• _TASK REQUIREMENTS_: Your answer should be the records below, written out exactly.

• _EXCERPTED DATA_:

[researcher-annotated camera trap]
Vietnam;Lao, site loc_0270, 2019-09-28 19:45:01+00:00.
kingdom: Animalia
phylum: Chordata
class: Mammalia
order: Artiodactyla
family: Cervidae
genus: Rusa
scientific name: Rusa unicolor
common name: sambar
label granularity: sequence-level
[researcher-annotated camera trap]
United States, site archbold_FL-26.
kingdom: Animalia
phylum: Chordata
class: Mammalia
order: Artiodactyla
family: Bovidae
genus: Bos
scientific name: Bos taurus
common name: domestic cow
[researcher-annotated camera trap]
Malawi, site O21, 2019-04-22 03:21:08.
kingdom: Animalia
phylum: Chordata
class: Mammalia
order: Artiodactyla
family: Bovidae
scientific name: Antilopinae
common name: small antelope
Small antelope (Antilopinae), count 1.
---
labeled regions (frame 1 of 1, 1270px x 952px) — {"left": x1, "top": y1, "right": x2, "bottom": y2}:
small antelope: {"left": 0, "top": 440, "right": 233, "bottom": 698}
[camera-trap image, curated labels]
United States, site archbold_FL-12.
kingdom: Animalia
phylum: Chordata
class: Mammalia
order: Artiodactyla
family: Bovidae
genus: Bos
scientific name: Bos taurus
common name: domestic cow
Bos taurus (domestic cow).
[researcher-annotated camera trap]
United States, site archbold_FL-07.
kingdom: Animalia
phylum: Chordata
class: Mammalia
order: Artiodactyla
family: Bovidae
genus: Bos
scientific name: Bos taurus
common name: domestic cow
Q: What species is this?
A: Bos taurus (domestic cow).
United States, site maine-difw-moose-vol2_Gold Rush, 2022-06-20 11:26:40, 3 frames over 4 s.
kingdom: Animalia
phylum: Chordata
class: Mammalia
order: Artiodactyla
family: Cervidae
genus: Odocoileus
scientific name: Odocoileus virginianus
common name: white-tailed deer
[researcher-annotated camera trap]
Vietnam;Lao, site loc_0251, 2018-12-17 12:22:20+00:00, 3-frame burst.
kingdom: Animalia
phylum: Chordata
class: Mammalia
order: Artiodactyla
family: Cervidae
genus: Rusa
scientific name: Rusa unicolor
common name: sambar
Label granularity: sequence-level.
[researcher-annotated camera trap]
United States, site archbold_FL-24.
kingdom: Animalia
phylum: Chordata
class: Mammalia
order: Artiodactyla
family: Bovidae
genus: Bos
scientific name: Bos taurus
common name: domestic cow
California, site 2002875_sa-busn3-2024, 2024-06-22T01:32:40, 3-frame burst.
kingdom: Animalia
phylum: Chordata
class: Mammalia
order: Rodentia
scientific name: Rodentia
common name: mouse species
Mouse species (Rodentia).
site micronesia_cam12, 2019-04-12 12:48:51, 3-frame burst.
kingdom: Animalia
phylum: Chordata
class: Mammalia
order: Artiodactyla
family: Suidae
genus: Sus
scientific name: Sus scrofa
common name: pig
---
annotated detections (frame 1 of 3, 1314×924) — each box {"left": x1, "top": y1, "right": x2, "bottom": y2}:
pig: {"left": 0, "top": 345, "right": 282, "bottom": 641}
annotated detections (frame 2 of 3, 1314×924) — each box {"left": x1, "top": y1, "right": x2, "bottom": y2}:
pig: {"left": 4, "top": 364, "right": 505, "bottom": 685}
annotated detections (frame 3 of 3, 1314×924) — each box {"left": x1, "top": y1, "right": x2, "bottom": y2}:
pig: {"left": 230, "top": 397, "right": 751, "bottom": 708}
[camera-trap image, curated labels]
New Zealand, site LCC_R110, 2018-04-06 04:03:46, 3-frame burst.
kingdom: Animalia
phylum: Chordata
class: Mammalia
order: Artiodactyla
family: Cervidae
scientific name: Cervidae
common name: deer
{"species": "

• _ANSWER TO THE EXERCISE_:
[researcher-annotated camera trap]
Vietnam;Lao, site loc_0270, 2019-09-28 19:45:01+00:00.
kingdom: Animalia
phylum: Chordata
class: Mammalia
order: Artiodactyla
family: Cervidae
genus: Rusa
scientific name: Rusa unicolor
common name: sambar
label granularity: sequence-level
[researcher-annotated camera trap]
United States, site archbold_FL-26.
kingdom: Animalia
phylum: Chordata
class: Mammalia
order: Artiodactyla
family: Bovidae
genus: Bos
scientific name: Bos taurus
common name: domestic cow
[researcher-annotated camera trap]
Malawi, site O21, 2019-04-22 03:21:08.
kingdom: Animalia
phylum: Chordata
class: Mammalia
order: Artiodactyla
family: Bovidae
scientific name: Antilopinae
common name: small antelope
Small antelope (Antilopinae), count 1.
---
labeled regions (frame 1 of 1, 1270px x 952px) — {"left": x1, "top": y1, "right": x2, "bottom": y2}:
small antelope: {"left": 0, "top": 440, "right": 233, "bottom": 698}
[camera-trap image, curated labels]
United States, site archbold_FL-12.
kingdom: Animalia
phylum: Chordata
class: Mammalia
order: Artiodactyla
family: Bovidae
genus: Bos
scientific name: Bos taurus
common name: domestic cow
Bos taurus (domestic cow).
[researcher-annotated camera trap]
United States, site archbold_FL-07.
kingdom: Animalia
phylum: Chordata
class: Mammalia
order: Artiodactyla
family: Bovidae
genus: Bos
scientific name: Bos taurus
common name: domestic cow
Q: What species is this?
A: Bos taurus (domestic cow).
United States, site maine-difw-moose-vol2_Gold Rush, 2022-06-20 11:26:40, 3 frames over 4 s.
kingdom: Animalia
phylum: Chordata
class: Mammalia
order: Artiodactyla
family: Cervidae
genus: Odocoileus
scientific name: Odocoileus virginianus
common name: white-tailed deer
[researcher-annotated camera trap]
Vietnam;Lao, site loc_0251, 2018-12-17 12:22:20+00:00, 3-frame burst.
kingdom: Animalia
phylum: Chordata
class: Mammalia
order: Artiodactyla
family: Cervidae
genus: Rusa
scientific name: Rusa unicolor
common name: sambar
Label granularity: sequence-level.
[researcher-annotated camera trap]
United States, site archbold_FL-24.
kingdom: Animalia
phylum: Chordata
class: Mammalia
order: Artiodactyla
family: Bovidae
genus: Bos
scientific name: Bos taurus
common name: domestic cow
California, site 2002875_sa-busn3-2024, 2024-06-22T01:32:40, 3-frame burst.
kingdom: Animalia
phylum: Chordata
class: Mammalia
order: Rodentia
scientific name: Rodentia
common name: mouse species
Mouse species (Rodentia).
site micronesia_cam12, 2019-04-12 12:48:51, 3-frame burst.
kingdom: Animalia
phylum: Chordata
class: Mammalia
order: Artiodactyla
family: Suidae
genus: Sus
scientific name: Sus scrofa
common name: pig
---
annotated detections (frame 1 of 3, 1314×924) — each box {"left": x1, "top": y1, "right": x2, "bottom": y2}:
pig: {"left": 0, "top": 345, "right": 282, "bottom": 641}
annotated detections (frame 2 of 3, 1314×924) — each box {"left": x1, "top": y1, "right": x2, "bottom": y2}:
pig: {"left": 4, "top": 364, "right": 505, "bottom": 685}
annotated detections (frame 3 of 3, 1314×924) — each box {"left": x1, "top": y1, "right": x2, "bottom": y2}:
pig: {"left": 230, "top": 397, "right": 751, "bottom": 708}
[camera-trap image, curated labels]
New Zealand, site LCC_R110, 2018-04-06 04:03:46, 3-frame burst.
kingdom: Animalia
phylum: Chordata
class: Mammalia
order: Artiodactyla
family: Cervidae
scientific name: Cervidae
common name: deer
{"species": "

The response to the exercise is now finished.